Still in more complex cases with deeper go routines chain even this doesn't help. Instead simple call time.Sleep(time.Second)
just before the cmd.Run()
works.
It very looks like there's a race condition for the moment of start reading within io.Copy / cmd.Run
matters a lot.
So solving the issue I don't want to play with time.Sleep
here searching for the optimal interval (which is a bad idea if this is really a race condition)
Yet my crucial question here: what is the root cause of that behavior. What is really the matter for who starts reading first.
Thanks
When searching for more details on syscall.Socketpair
, I stumbled on this gist :
func Socketpair() (net.Conn, net.Conn, error) {
fds, err := syscall.Socketpair(syscall.AF_LOCAL, syscall.SOCK_STREAM, 0)
if err != nil {
return nil, nil, err
}
c1, err := fdToFileConn(fds[0])
if err != nil {
return nil, nil, err
}
c2, err := fdToFileConn(fds[1])
if err != nil {
c1.Close()
return nil, nil, err
}
return c1, c2, err
}
func fdToFileConn(fd int) (net.Conn, error) {
f := os.NewFile(uintptr(fd), "")
defer f.Close()
return net.FileConn(f)
}
Pluging this into your code sample fixes the issue on my linux system.

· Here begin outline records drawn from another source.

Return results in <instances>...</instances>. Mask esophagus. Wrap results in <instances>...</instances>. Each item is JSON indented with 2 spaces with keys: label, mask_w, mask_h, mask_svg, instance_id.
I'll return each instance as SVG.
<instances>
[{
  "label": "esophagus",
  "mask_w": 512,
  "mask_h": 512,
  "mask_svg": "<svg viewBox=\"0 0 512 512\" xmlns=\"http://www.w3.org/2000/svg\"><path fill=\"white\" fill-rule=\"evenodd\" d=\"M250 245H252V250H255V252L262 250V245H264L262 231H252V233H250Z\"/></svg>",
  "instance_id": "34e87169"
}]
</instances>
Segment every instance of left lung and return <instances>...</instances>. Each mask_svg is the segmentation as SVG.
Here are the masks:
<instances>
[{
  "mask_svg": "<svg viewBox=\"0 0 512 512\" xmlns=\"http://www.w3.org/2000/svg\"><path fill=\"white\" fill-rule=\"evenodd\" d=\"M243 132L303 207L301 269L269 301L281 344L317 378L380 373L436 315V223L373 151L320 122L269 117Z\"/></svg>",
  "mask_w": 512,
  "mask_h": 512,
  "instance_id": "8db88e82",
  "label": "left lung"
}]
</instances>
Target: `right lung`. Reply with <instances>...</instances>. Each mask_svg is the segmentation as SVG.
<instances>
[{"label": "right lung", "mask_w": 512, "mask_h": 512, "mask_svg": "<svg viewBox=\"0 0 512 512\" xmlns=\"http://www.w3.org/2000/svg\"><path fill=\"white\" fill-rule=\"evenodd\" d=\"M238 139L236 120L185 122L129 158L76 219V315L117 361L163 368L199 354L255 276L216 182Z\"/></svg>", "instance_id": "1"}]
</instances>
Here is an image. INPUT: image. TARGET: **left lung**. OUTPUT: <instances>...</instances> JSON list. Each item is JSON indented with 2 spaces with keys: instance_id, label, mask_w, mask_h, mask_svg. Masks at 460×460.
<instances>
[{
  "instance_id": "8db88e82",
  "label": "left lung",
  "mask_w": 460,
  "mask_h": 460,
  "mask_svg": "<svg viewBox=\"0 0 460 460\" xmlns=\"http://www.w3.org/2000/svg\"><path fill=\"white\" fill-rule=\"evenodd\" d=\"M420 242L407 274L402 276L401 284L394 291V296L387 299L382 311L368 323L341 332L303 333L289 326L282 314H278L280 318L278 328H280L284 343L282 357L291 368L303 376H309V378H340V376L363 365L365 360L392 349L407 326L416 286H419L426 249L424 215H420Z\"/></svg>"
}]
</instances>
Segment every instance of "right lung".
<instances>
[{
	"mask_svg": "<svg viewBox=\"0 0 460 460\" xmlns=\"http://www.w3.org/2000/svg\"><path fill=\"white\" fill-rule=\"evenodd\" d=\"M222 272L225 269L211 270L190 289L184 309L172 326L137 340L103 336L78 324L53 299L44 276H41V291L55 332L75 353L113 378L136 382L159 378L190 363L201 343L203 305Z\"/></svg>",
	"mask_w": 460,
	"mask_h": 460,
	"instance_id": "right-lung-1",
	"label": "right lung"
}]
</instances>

complete playground sample: https://go.dev/play/p/B24cowycU1G
note: running it on the playground does not give the same behavior as on my machine (either the time package is tweaked in a way that hinders the timeouts, or interprocess signalling is just forbidden ...), if you copy/paste the code to a go file on your machine you should get:
$ go run foo.go
===== net.Conn pair
Hello World!
===== *os.File pair
Hello World!
panic: signal: killed # <- timeout triggered
goroutine 1 [running]:
main.main()
/tmp/foo.go:105 +0xdb
exit status 2
I haven't looked in complete details the differences between os.NewFile()
and net.FileConn()
, the first obvious difference I spotted is that os.NewFile()
wraps the file descriptor using os.newFile()
, while net.FileConn
uses net.newFileFD()
, and both functions have a very different initialization sequence.
I guess, the hanging problem you're seeing is a race condition between when the reading and writing of the pipe gets set up. It's tricky because sometimes it works and sometimes it doesn't!
Here's why both your solutions work:
Moving the pipe routine earlier: This gives the goroutine time to start up before cmd.Run()
tries to read from it.
Using the channel sync:
started := make(chan byte)
go func() {
close(started)
// your copy code
}()
<-started
This makes sure your goroutine is actually running before moving on.
Instead of using time.Sleep()
, for example:
// Set up a WaitGroup to coordinate everything
var wg sync.WaitGroup
wg.Add(1)
go func() {
defer wg.Done()
defer f1.Close()
size, err := io.Copy(f1, os.Stdin)
fmt.Printf("------res %d, %v", size, err)
}()
err := cmd.Run()
wg.Wait()
The root issue is that we need to make sure the goroutine handling the pipe is ready before the command starts trying to read from it.